The Romanian diplomats at the Council of Europe were not at all supportive of new ideas, and opposed any changes meant to disturb the status quo. Ineptitude and racism were also serious issues. They were not the exception: most of the diplomats there suffered of similar problems. I returned home to Bucharest every weekend to volunteer in the ghetto. I also joined the huge anti-government protests. Probably, I did it to feel useful.

The situation in my country was getting worse, and I decided that I should do more to help. I published a series of sarcastic editorials attacking the government. In one of them, I was caustic about one of the ‘excuses’ the government repeatedly used during the protests: according to the corrupt party in power, George Soros was behind the protests in Romania. In one article, I wrote that I had just met George Soros and he looked like a frail old man that badly struggles dealing with the important role he was supposed to play. I argued sarcastically that he could barely take care of himself, let alone spearhead a plot to send assassins to kill the corrupt but popular de-facto leader of Romania, Liviu Dragnea, as the government claimed.

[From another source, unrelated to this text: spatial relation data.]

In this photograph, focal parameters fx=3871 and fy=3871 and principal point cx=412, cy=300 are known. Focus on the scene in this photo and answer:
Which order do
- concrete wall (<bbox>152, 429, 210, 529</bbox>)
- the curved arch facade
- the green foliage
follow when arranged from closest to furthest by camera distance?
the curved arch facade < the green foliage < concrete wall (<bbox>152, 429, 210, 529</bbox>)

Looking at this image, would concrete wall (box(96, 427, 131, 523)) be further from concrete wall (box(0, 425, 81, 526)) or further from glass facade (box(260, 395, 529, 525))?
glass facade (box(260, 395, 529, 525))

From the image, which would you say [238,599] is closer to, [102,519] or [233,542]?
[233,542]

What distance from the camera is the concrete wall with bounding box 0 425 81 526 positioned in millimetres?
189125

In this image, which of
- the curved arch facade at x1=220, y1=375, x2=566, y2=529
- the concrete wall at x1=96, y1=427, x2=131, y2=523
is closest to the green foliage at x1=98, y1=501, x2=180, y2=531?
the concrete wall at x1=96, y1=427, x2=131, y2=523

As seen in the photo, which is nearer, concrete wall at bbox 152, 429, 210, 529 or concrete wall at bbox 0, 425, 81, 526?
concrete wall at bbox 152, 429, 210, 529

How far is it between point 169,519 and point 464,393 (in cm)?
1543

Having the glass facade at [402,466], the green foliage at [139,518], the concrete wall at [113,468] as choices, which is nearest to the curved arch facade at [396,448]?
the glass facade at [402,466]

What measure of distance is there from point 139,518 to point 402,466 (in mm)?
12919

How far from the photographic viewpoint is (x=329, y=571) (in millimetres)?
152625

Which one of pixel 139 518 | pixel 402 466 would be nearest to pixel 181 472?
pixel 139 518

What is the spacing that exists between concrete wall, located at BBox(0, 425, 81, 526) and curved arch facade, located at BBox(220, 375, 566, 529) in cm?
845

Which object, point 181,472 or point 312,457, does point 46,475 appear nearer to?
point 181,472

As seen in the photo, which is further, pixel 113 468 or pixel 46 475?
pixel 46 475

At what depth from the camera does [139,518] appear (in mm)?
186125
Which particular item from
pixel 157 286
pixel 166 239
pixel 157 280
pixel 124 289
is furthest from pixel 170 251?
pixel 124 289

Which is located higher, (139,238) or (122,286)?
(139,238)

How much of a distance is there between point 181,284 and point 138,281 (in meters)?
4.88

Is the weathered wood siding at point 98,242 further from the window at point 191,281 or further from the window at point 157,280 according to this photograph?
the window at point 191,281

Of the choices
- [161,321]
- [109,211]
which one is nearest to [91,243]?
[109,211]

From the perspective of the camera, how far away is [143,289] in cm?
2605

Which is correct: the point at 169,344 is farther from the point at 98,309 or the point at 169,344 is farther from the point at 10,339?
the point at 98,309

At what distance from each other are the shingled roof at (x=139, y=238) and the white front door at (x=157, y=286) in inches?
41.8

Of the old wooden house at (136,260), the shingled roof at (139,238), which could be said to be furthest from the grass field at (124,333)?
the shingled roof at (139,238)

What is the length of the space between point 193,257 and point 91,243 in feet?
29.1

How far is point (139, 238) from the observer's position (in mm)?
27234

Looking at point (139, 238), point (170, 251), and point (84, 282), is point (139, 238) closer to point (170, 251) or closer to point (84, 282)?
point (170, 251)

Some of the most powerful Romanian Roma activists at the time were strong supporters of Liviu Dragnea and hoped to become members of the government or maintain their influential positions. An out-of-context translation of my article was sent around to some other Roma activists. Some of them signed a protest letter against me and sent to the Secretary General, ridiculously accusing me of anti-Semitism. It included the signature of the second most visible European Roma activist, one of the people in the Roma movement that I had helped the most. He never asked me the context of the article and why I had written it. He doesn’t speak Romanian, so only saw the translated version. He was the main advocate for George Soros’ idea of ERIAC.

The editor-in-chief of the newspaper that published my article was the president of the Romanian Open Society Institute (an institution initiated and supported by Soros). It was all too stupid. I had had enough, and I decided to resign.

I now continue to remain completely outside of the Roma movement. I avoid any contact with its leadership, despite numerous requests especially from the adversaries of those who signed the out-of-context translation. I still work voluntarily in the ghetto on a daily basis, directly with kids and families. Nowadays, Liviu Dragnea is in prison.

Recently I saw a video about the future of Roma movement produced by the Open Society Institute (OSI). It presents what I believe is not only a seriously warped view of reality, but also a dangerous one. Nicolae Gheorghe, an extraordinary and sophisticated intellectual who had very few convictions and many, many doubts, inspired the movement that I joined and that I believed in. He was often very critical of Soros ideas and I am quite sure he would have been very vocal against this video. He argued for a Romani human rights movement, not an ethnic, identity-based movement.

Nowadays, the OSI-backed Roma leadership seems to be all about identity politics with a significant emphasis on political power. Together with the usual sycophancy, mediocrity, and a disappointing interpretation of George Soros’ ideas, this is a recipe for disaster.

In the recent years the EU has, at best, taken the back seat with Roma issues, leaving priority-setting and leadership to a tiny elite dependent on George Soros funding. This position is a risky one. OSI leadership and rhetoric dominates the limited pool of ideas when it comes to Roma, and that is not at all healthy. Roma are citizens of their own countries and the largest European minority. They can be a great asset or a great threat and playing with identity politics is not only risky but borders irresponsibility. Overwhelmingly the budgets targeting the social inclusion of Roma communities come from the budget of European Union an institution that is/should be strongly against identity politics.

The EU should step back into a leadership role and ensure that employment, education, anti-discrimination, and the sharing of citizenship-based rights and responsibilities become the priority for the social inclusion of Roma in Europe. The OSI could continue to play an important but marginal role in promoting Roma culture.